▶ **Collected data entries**

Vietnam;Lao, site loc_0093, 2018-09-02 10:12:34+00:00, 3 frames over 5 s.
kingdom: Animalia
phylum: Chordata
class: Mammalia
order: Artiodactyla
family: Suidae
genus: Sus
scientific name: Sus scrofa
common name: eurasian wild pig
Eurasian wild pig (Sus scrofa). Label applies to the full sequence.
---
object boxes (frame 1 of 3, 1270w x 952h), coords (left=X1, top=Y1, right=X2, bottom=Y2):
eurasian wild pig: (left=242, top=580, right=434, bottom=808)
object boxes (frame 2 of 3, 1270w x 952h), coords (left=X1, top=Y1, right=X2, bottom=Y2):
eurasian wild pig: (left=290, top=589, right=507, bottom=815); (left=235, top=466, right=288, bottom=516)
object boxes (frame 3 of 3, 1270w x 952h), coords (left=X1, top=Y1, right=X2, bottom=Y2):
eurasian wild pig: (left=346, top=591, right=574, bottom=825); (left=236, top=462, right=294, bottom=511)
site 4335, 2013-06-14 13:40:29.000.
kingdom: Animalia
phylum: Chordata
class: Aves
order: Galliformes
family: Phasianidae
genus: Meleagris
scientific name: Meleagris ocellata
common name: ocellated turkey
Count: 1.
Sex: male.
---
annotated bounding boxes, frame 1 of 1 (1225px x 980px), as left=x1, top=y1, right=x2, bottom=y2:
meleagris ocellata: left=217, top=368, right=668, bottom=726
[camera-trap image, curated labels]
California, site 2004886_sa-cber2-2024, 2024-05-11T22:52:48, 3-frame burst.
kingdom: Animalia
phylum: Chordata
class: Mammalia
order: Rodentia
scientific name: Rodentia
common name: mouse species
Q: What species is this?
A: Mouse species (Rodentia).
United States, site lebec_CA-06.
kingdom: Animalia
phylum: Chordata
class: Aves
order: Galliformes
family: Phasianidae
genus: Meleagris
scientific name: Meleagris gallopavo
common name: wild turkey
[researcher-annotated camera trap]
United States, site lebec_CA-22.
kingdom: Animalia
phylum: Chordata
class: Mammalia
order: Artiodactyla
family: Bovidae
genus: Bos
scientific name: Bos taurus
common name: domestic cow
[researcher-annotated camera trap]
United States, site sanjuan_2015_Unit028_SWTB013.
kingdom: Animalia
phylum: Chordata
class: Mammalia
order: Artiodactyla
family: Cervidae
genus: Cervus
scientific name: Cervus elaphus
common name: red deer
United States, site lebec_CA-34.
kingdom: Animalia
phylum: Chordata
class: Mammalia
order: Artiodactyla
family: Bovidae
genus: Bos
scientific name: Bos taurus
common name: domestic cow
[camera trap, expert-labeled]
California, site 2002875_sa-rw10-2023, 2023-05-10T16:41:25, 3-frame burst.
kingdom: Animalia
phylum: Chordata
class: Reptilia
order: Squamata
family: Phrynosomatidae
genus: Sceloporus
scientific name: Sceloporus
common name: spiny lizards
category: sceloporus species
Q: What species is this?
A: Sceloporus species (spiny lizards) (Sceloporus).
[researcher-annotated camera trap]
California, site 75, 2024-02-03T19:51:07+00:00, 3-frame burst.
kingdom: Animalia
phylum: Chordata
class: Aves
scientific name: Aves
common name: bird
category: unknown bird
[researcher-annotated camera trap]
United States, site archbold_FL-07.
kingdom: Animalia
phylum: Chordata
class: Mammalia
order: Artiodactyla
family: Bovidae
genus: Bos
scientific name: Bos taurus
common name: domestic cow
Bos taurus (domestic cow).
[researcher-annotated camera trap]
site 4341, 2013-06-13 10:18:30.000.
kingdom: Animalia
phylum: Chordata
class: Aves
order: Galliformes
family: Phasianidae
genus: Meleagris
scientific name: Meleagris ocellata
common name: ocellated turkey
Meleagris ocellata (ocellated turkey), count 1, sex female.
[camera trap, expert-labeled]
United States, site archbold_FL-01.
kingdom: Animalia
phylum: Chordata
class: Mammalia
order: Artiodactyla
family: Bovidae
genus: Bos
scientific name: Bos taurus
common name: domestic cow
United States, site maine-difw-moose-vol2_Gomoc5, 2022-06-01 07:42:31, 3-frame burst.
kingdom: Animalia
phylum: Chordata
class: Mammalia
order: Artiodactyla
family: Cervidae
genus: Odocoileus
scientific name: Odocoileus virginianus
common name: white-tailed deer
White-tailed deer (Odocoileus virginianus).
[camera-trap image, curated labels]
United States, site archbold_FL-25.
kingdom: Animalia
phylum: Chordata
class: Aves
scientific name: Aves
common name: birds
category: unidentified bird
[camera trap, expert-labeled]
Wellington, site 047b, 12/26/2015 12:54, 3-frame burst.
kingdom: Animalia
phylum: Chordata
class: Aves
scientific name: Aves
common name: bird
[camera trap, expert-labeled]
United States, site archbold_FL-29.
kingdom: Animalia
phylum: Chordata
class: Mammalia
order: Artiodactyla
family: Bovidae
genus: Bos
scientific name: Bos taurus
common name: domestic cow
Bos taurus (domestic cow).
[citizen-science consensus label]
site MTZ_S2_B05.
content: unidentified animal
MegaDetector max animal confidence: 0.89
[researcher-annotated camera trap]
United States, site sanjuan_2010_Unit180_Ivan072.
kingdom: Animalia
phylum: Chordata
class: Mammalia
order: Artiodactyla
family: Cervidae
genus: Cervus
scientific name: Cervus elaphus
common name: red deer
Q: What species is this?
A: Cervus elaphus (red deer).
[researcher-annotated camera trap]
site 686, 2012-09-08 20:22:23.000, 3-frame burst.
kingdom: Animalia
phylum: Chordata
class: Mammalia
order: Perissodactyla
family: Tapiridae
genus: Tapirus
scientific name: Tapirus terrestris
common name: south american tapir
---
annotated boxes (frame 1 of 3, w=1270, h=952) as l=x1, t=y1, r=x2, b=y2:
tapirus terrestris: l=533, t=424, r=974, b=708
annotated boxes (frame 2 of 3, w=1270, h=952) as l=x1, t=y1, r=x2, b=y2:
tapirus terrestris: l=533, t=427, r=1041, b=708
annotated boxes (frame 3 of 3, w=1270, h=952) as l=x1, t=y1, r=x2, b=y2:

▶ **Your goal**
Retype the entries word for word.

▶ **Result**
Vietnam;Lao, site loc_0093, 2018-09-02 10:12:34+00:00, 3 frames over 5 s.
kingdom: Animalia
phylum: Chordata
class: Mammalia
order: Artiodactyla
family: Suidae
genus: Sus
scientific name: Sus scrofa
common name: eurasian wild pig
Eurasian wild pig (Sus scrofa). Label applies to the full sequence.
---
object boxes (frame 1 of 3, 1270w x 952h), coords (left=X1, top=Y1, right=X2, bottom=Y2):
eurasian wild pig: (left=242, top=580, right=434, bottom=808)
object boxes (frame 2 of 3, 1270w x 952h), coords (left=X1, top=Y1, right=X2, bottom=Y2):
eurasian wild pig: (left=290, top=589, right=507, bottom=815); (left=235, top=466, right=288, bottom=516)
object boxes (frame 3 of 3, 1270w x 952h), coords (left=X1, top=Y1, right=X2, bottom=Y2):
eurasian wild pig: (left=346, top=591, right=574, bottom=825); (left=236, top=462, right=294, bottom=511)
site 4335, 2013-06-14 13:40:29.000.
kingdom: Animalia
phylum: Chordata
class: Aves
order: Galliformes
family: Phasianidae
genus: Meleagris
scientific name: Meleagris ocellata
common name: ocellated turkey
Count: 1.
Sex: male.
---
annotated bounding boxes, frame 1 of 1 (1225px x 980px), as left=x1, top=y1, right=x2, bottom=y2:
meleagris ocellata: left=217, top=368, right=668, bottom=726
[camera-trap image, curated labels]
California, site 2004886_sa-cber2-2024, 2024-05-11T22:52:48, 3-frame burst.
kingdom: Animalia
phylum: Chordata
class: Mammalia
order: Rodentia
scientific name: Rodentia
common name: mouse species
Q: What species is this?
A: Mouse species (Rodentia).
United States, site lebec_CA-06.
kingdom: Animalia
phylum: Chordata
class: Aves
order: Galliformes
family: Phasianidae
genus: Meleagris
scientific name: Meleagris gallopavo
common name: wild turkey
[researcher-annotated camera trap]
United States, site lebec_CA-22.
kingdom: Animalia
phylum: Chordata
class: Mammalia
order: Artiodactyla
family: Bovidae
genus: Bos
scientific name: Bos taurus
common name: domestic cow
[researcher-annotated camera trap]
United States, site sanjuan_2015_Unit028_SWTB013.
kingdom: Animalia
phylum: Chordata
class: Mammalia
order: Artiodactyla
family: Cervidae
genus: Cervus
scientific name: Cervus elaphus
common name: red deer
United States, site lebec_CA-34.
kingdom: Animalia
phylum: Chordata
class: Mammalia
order: Artiodactyla
family: Bovidae
genus: Bos
scientific name: Bos taurus
common name: domestic cow
[camera trap, expert-labeled]
California, site 2002875_sa-rw10-2023, 2023-05-10T16:41:25, 3-frame burst.
kingdom: Animalia
phylum: Chordata
class: Reptilia
order: Squamata
family: Phrynosomatidae
genus: Sceloporus
scientific name: Sceloporus
common name: spiny lizards
category: sceloporus species
Q: What species is this?
A: Sceloporus species (spiny lizards) (Sceloporus).
[researcher-annotated camera trap]
California, site 75, 2024-02-03T19:51:07+00:00, 3-frame burst.
kingdom: Animalia
phylum: Chordata
class: Aves
scientific name: Aves
common name: bird
category: unknown bird
[researcher-annotated camera trap]
United States, site archbold_FL-07.
kingdom: Animalia
phylum: Chordata
class: Mammalia
order: Artiodactyla
family: Bovidae
genus: Bos
scientific name: Bos taurus
common name: domestic cow
Bos taurus (domestic cow).
[researcher-annotated camera trap]
site 4341, 2013-06-13 10:18:30.000.
kingdom: Animalia
phylum: Chordata
class: Aves
order: Galliformes
family: Phasianidae
genus: Meleagris
scientific name: Meleagris ocellata
common name: ocellated turkey
Meleagris ocellata (ocellated turkey), count 1, sex female.
[camera trap, expert-labeled]
United States, site archbold_FL-01.
kingdom: Animalia
phylum: Chordata
class: Mammalia
order: Artiodactyla
family: Bovidae
genus: Bos
scientific name: Bos taurus
common name: domestic cow
United States, site maine-difw-moose-vol2_Gomoc5, 2022-06-01 07:42:31, 3-frame burst.
kingdom: Animalia
phylum: Chordata
class: Mammalia
order: Artiodactyla
family: Cervidae
genus: Odocoileus
scientific name: Odocoileus virginianus
common name: white-tailed deer
White-tailed deer (Odocoileus virginianus).
[camera-trap image, curated labels]
United States, site archbold_FL-25.
kingdom: Animalia
phylum: Chordata
class: Aves
scientific name: Aves
common name: birds
category: unidentified bird
[camera trap, expert-labeled]
Wellington, site 047b, 12/26/2015 12:54, 3-frame burst.
kingdom: Animalia
phylum: Chordata
class: Aves
scientific name: Aves
common name: bird
[camera trap, expert-labeled]
United States, site archbold_FL-29.
kingdom: Animalia
phylum: Chordata
class: Mammalia
order: Artiodactyla
family: Bovidae
genus: Bos
scientific name: Bos taurus
common name: domestic cow
Bos taurus (domestic cow).
[citizen-science consensus label]
site MTZ_S2_B05.
content: unidentified animal
MegaDetector max animal confidence: 0.89
[researcher-annotated camera trap]
United States, site sanjuan_2010_Unit180_Ivan072.
kingdom: Animalia
phylum: Chordata
class: Mammalia
order: Artiodactyla
family: Cervidae
genus: Cervus
scientific name: Cervus elaphus
common name: red deer
Q: What species is this?
A: Cervus elaphus (red deer).
[researcher-annotated camera trap]
site 686, 2012-09-08 20:22:23.000, 3-frame burst.
kingdom: Animalia
phylum: Chordata
class: Mammalia
order: Perissodactyla
family: Tapiridae
genus: Tapirus
scientific name: Tapirus terrestris
common name: south american tapir
---
annotated boxes (frame 1 of 3, w=1270, h=952) as l=x1, t=y1, r=x2, b=y2:
tapirus terrestris: l=533, t=424, r=974, b=708
annotated boxes (frame 2 of 3, w=1270, h=952) as l=x1, t=y1, r=x2, b=y2:
tapirus terrestris: l=533, t=427, r=1041, b=708
annotated boxes (frame 3 of 3, w=1270, h=952) as l=x1, t=y1, r=x2, b=y2:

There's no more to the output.